Winter warming events cause damage to Arctic plants

Impacts of multiple extreme winter warming events on sub-Arctic heathland: phenology, reproduction, growth, and CO2 flux responses – Bokhorst et al. (2011) “Extreme weather events can have strong negative impacts on species survival and community structure when surpassing lethal thresholds. Extreme, short-lived, winter warming events in the Arctic rapidly melt snow and expose ecosystems to unseasonably warm air (for instance, 2–10°C for 2–14 days) but upon return to normal winter climate exposes the ecosystem to much colder temperatures due to the loss of insulating snow. Single events have been shown to reduce plant reproduction and increase shoot mortality, but impacts of multiple events are little understood as are the broader impacts on community structure, growth, carbon balance and nutrient cycling. To address these issues, we simulated week-long extreme winter warming events -using infrared heating lamps and soil warming cables- for three consecutive years in a sub-arctic heathland dominated by the dwarf shrubs Empetrum hermaphroditum, Vaccinium vitis-idaea (both evergreen) and V. myrtillus (deciduous).

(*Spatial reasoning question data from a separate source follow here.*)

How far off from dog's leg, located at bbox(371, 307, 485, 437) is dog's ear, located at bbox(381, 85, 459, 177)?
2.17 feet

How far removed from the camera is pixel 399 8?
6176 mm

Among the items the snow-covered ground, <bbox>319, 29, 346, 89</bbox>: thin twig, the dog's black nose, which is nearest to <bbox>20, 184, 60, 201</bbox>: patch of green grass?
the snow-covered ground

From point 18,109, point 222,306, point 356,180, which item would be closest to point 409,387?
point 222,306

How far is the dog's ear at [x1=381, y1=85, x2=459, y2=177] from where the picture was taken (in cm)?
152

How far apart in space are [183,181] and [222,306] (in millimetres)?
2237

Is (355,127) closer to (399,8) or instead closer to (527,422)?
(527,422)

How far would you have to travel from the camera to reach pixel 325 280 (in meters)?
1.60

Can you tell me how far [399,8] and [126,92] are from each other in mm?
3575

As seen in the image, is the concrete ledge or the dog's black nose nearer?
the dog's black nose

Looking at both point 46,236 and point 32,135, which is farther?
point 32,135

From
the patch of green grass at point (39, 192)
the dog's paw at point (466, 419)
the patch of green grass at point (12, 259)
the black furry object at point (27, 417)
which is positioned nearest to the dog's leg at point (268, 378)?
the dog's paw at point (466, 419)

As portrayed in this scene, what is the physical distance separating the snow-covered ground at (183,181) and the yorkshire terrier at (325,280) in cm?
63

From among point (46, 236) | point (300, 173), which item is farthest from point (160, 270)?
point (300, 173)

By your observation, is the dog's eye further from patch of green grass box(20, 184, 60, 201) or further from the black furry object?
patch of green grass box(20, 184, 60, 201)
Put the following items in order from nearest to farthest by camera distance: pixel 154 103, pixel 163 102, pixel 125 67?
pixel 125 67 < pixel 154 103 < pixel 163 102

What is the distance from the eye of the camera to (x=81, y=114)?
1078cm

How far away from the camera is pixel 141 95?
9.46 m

During the growing seasons after the 2nd and 3rd winter event, spring bud burst was delayed by up to a week for E. hermaphroditum and V. myrtillus, and berry production reduced by 11–75% and 52–95% for E. hermaphroditum and V. myrtillus respectively. Greater shoot mortality occurred in E. hermaphroditum (up to 52%), V. vitis-idaea (51%), and V. myrtillus (80%). Root growth was reduced by more than 25% but soil nutrient availability remained unaffected. Gross primary productivity was reduced by more than 50% in the summer following the 3rd simulation. Overall, the extent of damage was considerable, and critically plant responses were opposite in direction to the increased growth seen in long-term summer warming simulations and the ‘greening’ seen for some arctic regions. Given the Arctic is warming more in winter than summer, and extreme events are predicted to become more frequent, this generates large uncertainty in our current understanding of arctic ecosystem responses to climate change.” S. Bokhorst, J. W. Bjerke, L. E. Street, T. V. Callaghan, G. K. Phoenix, Global Change Biology, 2011, DOI: 10.1111/j.1365-2486.2011.02424.x.